TEXTAUSZUG –

════

Rückblende: Lange Haare, Parka und „Ho-Chi-Minh“ auf den Lippen. Der Oktoberclub sang die wahren Hits und Ferien verbrachte man in einem Kinderfreundlichen Land mit FDJ-Aufsicht. Der Rote Punkt war nicht nur ein Mitfahrsignal, sondern ein Bekenntnis. Im Religionsunterricht hörte man erstmals von den Schmuddelkindern, von denen ein Herr namens Degenhardt krächzte, der später auch mal RAF-Verbrecher verteidigte, die man jetzt bei Wikipedia als „Bader-Meinhof-Gruppe“ (GRUPPE!) bezeichnet findet. Salvatore Allende war ein Held, Che sowieso und Traumgedanken sponnen Fäden zu dem sandinistischen Bauern in Nicaragua, um mit ihm die Weltrevolution zu starten. So gaben sie sich und dann begruben sie sich in einem Reihenhaus, das Mitgliedsbuch einer staatstragenden Partei unter dem Kopfkissen. (Der Ehepartner hatte das der Opposition, denn sicher-war-sicher). Nun sind sie älter geworden, schwadronieren bei Sekt und Kaviar über das Elend der Welt, dass die Armut in der Karibik ganz schrecklich sei, wie man es selbst vom Kreuzfahrtdeck aus gesehen habe. Sie winken den Schulschwänzern zu, die mit dem SUV zum Klimahüpfen fahren und sagen dass das mit dem CO² dringend geändert werden muss, wenn sie in den Kamin einen Holzscheit nachlegen. Heute wählen sie Grün, denn das beruhigt das Gewissen und entbindet sie von eigenem Tun und belastet auch nicht mit logischem Nachdenken. Das ist so ökologisch. Und so einfach. Sie stehen auch heute ihrer Raucherecke und ein Pfeifchen macht die Runde, wenn man das nächste „Teelicht-Halten-Gegen-Rechts“ beschwafelt. Aber nicht am kommenden Wochenende, denn da hat man einen Kurztrip noch Grönland geplant. Nachgucken ob der Schnee dort wirklich schmilzt….
Hatten vor einigen Monaten 50. Ungefähr die Hälfte des Jahrganges war gekommen. Davon die Hälfte “Jungs”. Seltsamerweise alles gestandene, alte, weiße Männer und alle davon stehen heute in der “Raucherecke”. Unsere Schule war naturwissenschaftlich orientiert, weshalb wir 1 und 1 zusammenzählen können mussten. Schwafeln war nicht gefragt. Lag es daran, dass ich mich zumindest bei den männlichen Schülern nicht an einen wirklichen Streber in unserer Klasse erinnern kann? Bei den “Mädchen” sah und sieht es naturgemäß ein bisschen anders aus. Damals wie heute.
Ein unfassbar guter und treffender Artikel!!! Seine Metaphern schlagen jede Pseudoargumentation und persönlichen Angriffe des Hypermoralikers. Alles Liebe aus der Raucherecke!

════

AUFGABEN –
(1) Nenne alle geografischen Namen von Ländern und Regionen, die im Textauszug vorkommen.
(2) Erkläre anhand des Textauszugs, warum die Beschriebenen heute Grün wählen.
(3) Gib den Abschnitt des Textauszugs von „Ein unfassbar guter“ bis einschließlich „aus der Raucherecke!“ wortgetreu wieder.

BEREITGESTELLTES MATERIAL –
════

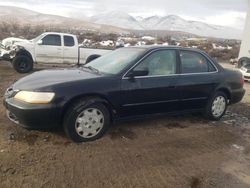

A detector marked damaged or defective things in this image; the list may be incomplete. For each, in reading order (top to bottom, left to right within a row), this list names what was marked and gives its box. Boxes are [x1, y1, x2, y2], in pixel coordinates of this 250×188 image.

damaged vehicle [0, 32, 109, 73]
damaged vehicle [3, 46, 246, 142]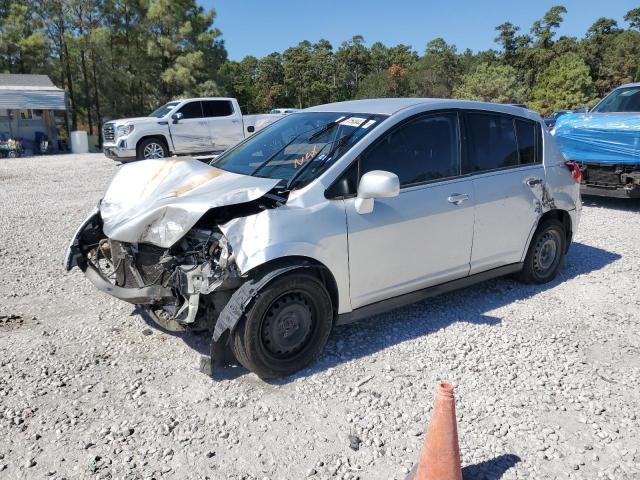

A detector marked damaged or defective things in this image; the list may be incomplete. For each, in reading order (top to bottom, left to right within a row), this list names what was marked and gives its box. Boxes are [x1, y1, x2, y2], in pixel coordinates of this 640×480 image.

════

LÖSUNGEN –
(1) Nicaragua, Karibik, Grönland

(2) Sie wählen Grün, weil das ihr Gewissen beruhigt und sie von eigenem Tun entbindet. Außerdem belastet es sie nicht mit logischem Nachdenken.

(3)
Ein unfassbar guter und treffender Artikel!!! Seine Metaphern schlagen jede Pseudoargumentation und persönlichen Angriffe des Hypermoralikers. Alles Liebe aus der Raucherecke!